Re: [Spar Streaming] How can we use consecutive data points as the features ?

2014-08-17 Thread Tobias Pfeiffer
Hi,

On Sat, Aug 16, 2014 at 3:29 AM, Yan Fang yanfang...@gmail.com wrote:

 If all consecutive data points are in one batch, it's not complicated
 except that the order of data points is not guaranteed in the batch and so
 I have to use the timestamp in the data point to reach my goal. However,
 when the consecutive data points spread in two or more batches, how can I
 do this?


You *could* use window operations. If there is an upper limit to how many
batches you might want to look at, you can instead consider a window that
is large enough and thereby avoid using updateStateByKey.

Tobias


[Spar Streaming] How can we use consecutive data points as the features ?

2014-08-15 Thread Yan Fang
Hi guys,

We have a use case where we need to use consecutive data points to predict
the status. (yes, like using time series data to predict the machine
failure).
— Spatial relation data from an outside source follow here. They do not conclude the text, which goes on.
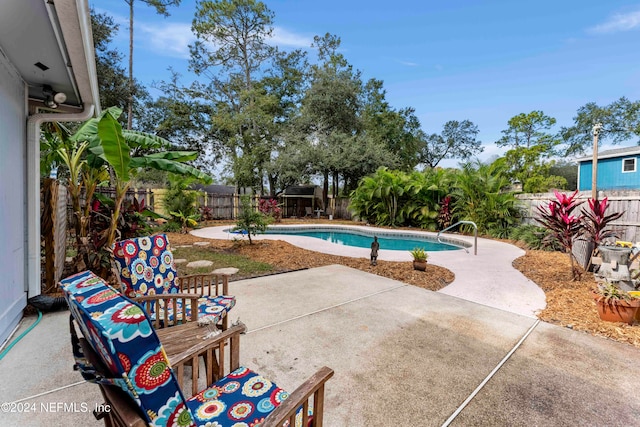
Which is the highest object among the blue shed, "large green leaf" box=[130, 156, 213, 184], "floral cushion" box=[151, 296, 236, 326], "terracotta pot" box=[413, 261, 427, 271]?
the blue shed

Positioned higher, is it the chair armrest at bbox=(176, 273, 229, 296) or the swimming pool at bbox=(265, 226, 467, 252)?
the chair armrest at bbox=(176, 273, 229, 296)

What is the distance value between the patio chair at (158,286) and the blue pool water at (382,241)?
7.74 meters

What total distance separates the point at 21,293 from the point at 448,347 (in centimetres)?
467

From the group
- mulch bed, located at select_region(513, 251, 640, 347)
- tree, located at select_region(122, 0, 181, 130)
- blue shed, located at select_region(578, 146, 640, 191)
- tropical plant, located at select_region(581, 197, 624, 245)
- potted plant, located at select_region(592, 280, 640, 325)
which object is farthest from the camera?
tree, located at select_region(122, 0, 181, 130)

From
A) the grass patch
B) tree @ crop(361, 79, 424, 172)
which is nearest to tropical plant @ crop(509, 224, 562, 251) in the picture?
the grass patch

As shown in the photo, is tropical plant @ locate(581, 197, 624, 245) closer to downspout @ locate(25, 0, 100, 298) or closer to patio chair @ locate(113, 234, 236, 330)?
patio chair @ locate(113, 234, 236, 330)

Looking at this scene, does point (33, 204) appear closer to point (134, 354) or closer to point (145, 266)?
point (145, 266)

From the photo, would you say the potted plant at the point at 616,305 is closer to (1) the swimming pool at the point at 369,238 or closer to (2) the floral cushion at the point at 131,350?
(2) the floral cushion at the point at 131,350

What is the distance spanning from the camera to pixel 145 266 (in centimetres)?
282

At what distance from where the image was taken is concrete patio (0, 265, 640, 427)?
6.26ft

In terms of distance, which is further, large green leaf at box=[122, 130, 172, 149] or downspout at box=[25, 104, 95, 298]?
large green leaf at box=[122, 130, 172, 149]

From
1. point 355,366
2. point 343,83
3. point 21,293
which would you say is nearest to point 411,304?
point 355,366

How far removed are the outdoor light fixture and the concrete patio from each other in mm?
2647

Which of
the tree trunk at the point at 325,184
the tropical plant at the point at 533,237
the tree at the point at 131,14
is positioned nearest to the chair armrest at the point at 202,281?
the tropical plant at the point at 533,237
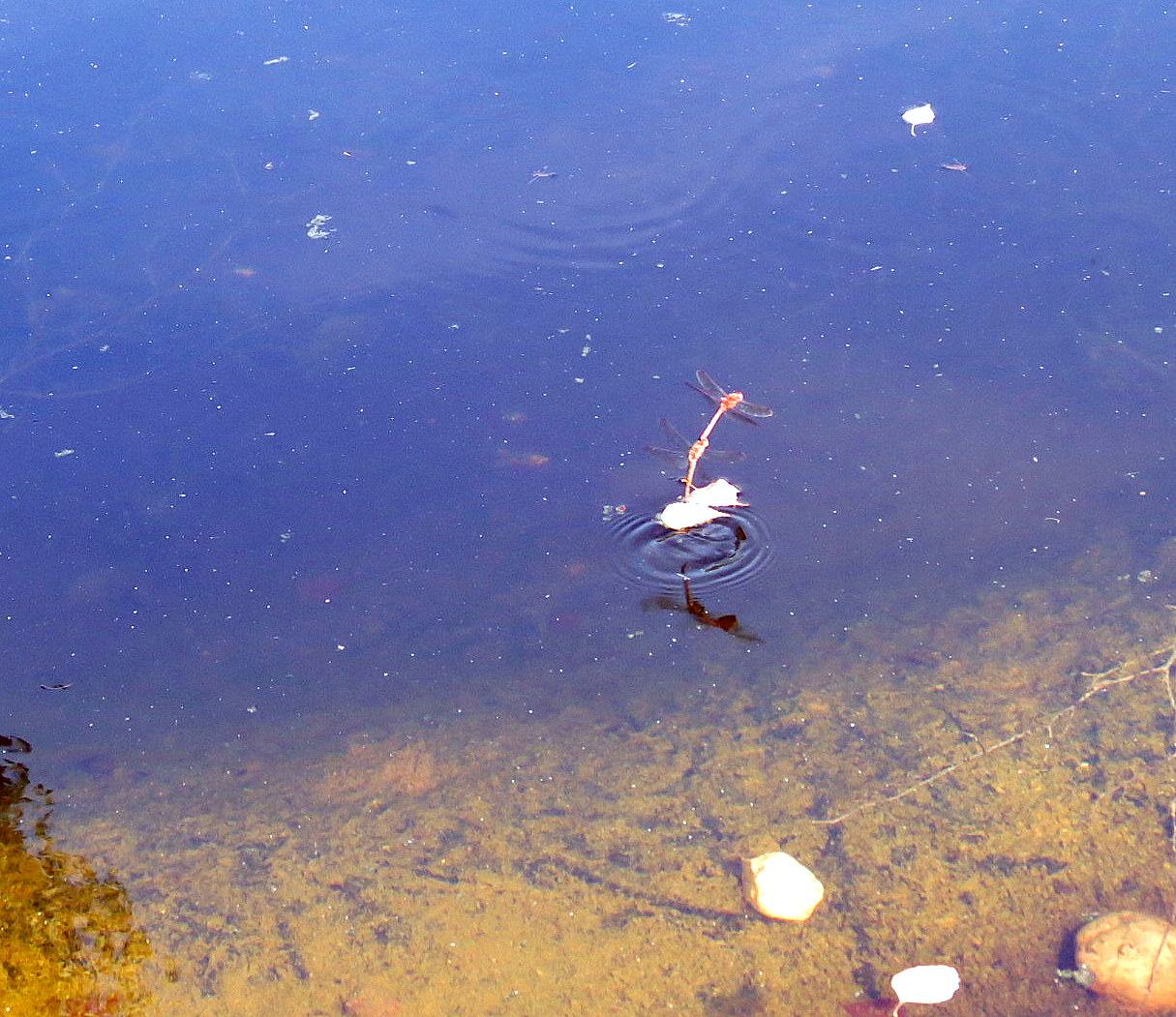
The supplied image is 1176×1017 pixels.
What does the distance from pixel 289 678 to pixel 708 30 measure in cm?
482

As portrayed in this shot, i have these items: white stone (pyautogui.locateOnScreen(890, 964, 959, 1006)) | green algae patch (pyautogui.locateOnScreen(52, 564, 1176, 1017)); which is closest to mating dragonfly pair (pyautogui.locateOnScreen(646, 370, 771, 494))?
green algae patch (pyautogui.locateOnScreen(52, 564, 1176, 1017))

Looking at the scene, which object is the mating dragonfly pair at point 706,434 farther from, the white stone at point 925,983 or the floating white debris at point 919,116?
the floating white debris at point 919,116

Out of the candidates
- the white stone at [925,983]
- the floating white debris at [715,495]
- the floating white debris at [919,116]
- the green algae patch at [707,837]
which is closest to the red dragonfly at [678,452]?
the floating white debris at [715,495]

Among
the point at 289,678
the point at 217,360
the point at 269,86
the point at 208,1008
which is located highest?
the point at 269,86

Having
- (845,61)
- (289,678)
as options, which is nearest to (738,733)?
(289,678)

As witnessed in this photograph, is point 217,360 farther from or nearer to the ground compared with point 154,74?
nearer to the ground

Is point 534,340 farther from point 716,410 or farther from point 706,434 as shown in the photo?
point 706,434

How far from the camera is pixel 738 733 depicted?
3137 millimetres

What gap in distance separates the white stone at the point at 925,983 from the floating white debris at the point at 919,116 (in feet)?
13.6

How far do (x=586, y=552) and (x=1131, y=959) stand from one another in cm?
192

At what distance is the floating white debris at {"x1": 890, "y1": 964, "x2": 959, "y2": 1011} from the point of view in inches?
99.8

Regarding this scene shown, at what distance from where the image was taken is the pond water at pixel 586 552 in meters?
2.77

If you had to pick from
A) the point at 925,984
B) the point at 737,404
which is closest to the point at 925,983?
the point at 925,984

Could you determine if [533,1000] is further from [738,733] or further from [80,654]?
[80,654]
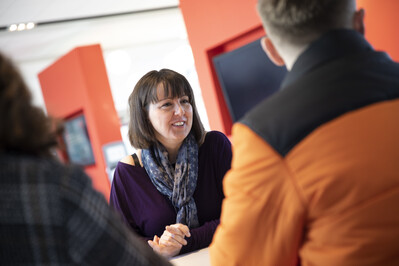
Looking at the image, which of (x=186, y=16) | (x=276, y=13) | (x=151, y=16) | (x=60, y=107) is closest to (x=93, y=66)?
(x=60, y=107)

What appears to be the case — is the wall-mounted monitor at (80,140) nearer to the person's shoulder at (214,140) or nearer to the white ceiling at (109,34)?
the white ceiling at (109,34)

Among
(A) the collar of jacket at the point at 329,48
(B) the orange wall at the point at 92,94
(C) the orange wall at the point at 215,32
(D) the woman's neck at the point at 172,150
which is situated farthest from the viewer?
(B) the orange wall at the point at 92,94

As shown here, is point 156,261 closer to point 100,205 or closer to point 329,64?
point 100,205

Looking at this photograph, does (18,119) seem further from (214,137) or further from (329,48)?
(214,137)

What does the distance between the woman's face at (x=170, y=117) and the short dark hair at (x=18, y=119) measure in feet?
4.87

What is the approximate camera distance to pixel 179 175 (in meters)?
2.16

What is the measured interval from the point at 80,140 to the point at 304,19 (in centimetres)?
819

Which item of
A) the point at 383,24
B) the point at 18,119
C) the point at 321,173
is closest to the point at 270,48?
the point at 321,173

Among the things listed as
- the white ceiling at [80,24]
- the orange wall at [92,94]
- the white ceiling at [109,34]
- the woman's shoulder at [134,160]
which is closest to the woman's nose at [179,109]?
the woman's shoulder at [134,160]

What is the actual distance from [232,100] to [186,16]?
1.27 metres

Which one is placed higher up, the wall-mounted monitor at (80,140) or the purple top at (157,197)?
the wall-mounted monitor at (80,140)

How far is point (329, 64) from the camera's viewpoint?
3.21 feet

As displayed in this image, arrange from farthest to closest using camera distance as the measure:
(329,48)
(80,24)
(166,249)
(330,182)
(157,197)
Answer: (80,24) → (157,197) → (166,249) → (329,48) → (330,182)

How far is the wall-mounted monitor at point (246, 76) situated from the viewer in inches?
169
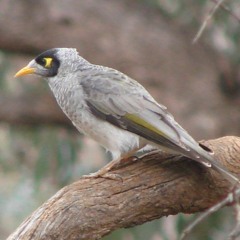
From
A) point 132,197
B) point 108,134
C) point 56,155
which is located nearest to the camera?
point 132,197

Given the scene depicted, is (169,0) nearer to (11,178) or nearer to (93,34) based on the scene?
(93,34)

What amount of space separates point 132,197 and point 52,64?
4.46 ft

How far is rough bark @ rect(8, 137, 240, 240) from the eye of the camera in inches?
199

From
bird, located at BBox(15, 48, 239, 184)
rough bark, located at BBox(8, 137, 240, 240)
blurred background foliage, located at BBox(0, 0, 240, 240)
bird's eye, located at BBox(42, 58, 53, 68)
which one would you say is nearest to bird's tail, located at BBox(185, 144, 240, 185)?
bird, located at BBox(15, 48, 239, 184)

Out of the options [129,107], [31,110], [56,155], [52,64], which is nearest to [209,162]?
[129,107]

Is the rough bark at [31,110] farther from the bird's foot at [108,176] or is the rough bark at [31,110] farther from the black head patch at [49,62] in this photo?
the bird's foot at [108,176]

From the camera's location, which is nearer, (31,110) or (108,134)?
(108,134)

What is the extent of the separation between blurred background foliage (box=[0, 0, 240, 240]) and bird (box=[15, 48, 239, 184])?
11.7ft

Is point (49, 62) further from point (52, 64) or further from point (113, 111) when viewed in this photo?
point (113, 111)

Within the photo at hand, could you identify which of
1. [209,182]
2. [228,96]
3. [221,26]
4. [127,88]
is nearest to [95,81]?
[127,88]

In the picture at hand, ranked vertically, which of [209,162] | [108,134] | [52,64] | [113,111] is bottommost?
[209,162]

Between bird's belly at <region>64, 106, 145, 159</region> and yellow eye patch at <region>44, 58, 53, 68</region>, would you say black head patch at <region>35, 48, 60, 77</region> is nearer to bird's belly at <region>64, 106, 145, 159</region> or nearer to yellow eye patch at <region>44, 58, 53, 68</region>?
yellow eye patch at <region>44, 58, 53, 68</region>

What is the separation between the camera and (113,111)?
594 centimetres

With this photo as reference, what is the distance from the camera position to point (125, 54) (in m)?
11.3
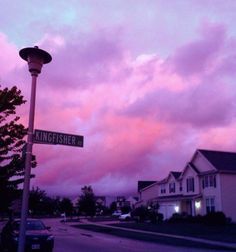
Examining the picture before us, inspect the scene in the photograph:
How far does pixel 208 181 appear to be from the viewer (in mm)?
50719

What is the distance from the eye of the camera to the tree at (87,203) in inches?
3851

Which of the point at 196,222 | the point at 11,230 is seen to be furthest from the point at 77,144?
the point at 196,222

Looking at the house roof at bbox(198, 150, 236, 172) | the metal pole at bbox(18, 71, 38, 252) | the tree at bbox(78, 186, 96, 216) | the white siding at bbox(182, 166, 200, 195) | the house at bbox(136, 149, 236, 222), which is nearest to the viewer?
the metal pole at bbox(18, 71, 38, 252)

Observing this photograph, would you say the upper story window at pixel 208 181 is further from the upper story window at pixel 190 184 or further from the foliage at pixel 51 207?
the foliage at pixel 51 207

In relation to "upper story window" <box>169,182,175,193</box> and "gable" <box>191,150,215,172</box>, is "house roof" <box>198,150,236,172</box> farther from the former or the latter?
"upper story window" <box>169,182,175,193</box>

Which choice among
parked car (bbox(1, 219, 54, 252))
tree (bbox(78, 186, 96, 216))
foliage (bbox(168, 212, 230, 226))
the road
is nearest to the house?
foliage (bbox(168, 212, 230, 226))

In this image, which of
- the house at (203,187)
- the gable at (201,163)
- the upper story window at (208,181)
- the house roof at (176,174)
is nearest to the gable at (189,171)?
the house at (203,187)

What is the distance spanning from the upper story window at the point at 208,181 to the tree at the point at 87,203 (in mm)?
48840

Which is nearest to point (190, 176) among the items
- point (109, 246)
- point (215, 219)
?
point (215, 219)

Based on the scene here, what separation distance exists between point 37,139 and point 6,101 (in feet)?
5.77

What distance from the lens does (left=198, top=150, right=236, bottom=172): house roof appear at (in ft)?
161

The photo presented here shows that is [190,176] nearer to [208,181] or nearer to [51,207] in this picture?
[208,181]

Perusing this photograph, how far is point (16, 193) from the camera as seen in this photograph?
33.1ft

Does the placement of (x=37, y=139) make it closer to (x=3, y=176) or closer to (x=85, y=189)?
(x=3, y=176)
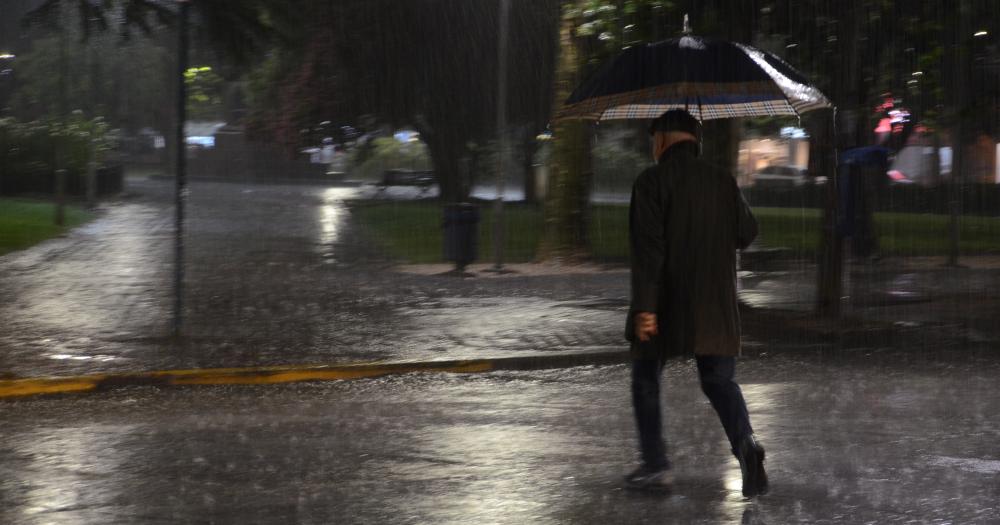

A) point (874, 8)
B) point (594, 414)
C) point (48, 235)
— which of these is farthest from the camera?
point (48, 235)

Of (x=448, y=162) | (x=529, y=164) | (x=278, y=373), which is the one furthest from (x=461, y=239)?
(x=529, y=164)

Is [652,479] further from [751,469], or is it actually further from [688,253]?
Answer: [688,253]

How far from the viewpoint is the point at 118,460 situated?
679 cm

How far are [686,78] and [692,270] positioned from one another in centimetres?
138

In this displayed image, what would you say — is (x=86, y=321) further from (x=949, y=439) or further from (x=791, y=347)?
(x=949, y=439)

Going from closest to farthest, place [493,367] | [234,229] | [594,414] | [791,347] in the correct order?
[594,414]
[493,367]
[791,347]
[234,229]

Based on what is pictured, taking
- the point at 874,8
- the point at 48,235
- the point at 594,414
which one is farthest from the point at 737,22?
the point at 48,235

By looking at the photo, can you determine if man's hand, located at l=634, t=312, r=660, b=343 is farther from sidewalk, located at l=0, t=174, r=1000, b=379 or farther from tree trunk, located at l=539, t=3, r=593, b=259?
tree trunk, located at l=539, t=3, r=593, b=259

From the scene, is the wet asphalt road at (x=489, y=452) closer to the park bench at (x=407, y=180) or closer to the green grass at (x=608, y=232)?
the green grass at (x=608, y=232)

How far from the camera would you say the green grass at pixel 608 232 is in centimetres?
2242

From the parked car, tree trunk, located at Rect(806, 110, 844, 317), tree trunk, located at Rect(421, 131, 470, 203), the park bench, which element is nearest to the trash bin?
tree trunk, located at Rect(806, 110, 844, 317)

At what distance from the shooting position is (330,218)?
1307 inches

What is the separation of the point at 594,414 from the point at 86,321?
604 cm

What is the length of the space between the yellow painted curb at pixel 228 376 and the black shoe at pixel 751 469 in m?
4.53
Is there a straight-forward way to do this in Spark Streaming?

If all consecutive data points are in one batch, it's not complicated
except that the order of data points is not guaranteed in the batch and so
I have to use the timestamp in the data point to reach my goal. However,
when the consecutive data points spread in two or more batches, how can I
do this? From my understanding, I need to use the state management. But
it's not easy to use the updateStateByKey. e.g. I will need to update one
data point and delete the oldest data point but can not do them in a batch
fashion.

Does anyone have similar use case in the community and how do you solve
this? Thank you.

Cheers,

Fang, Yan
yanfang...@gmail.com
+1 (206) 849-4108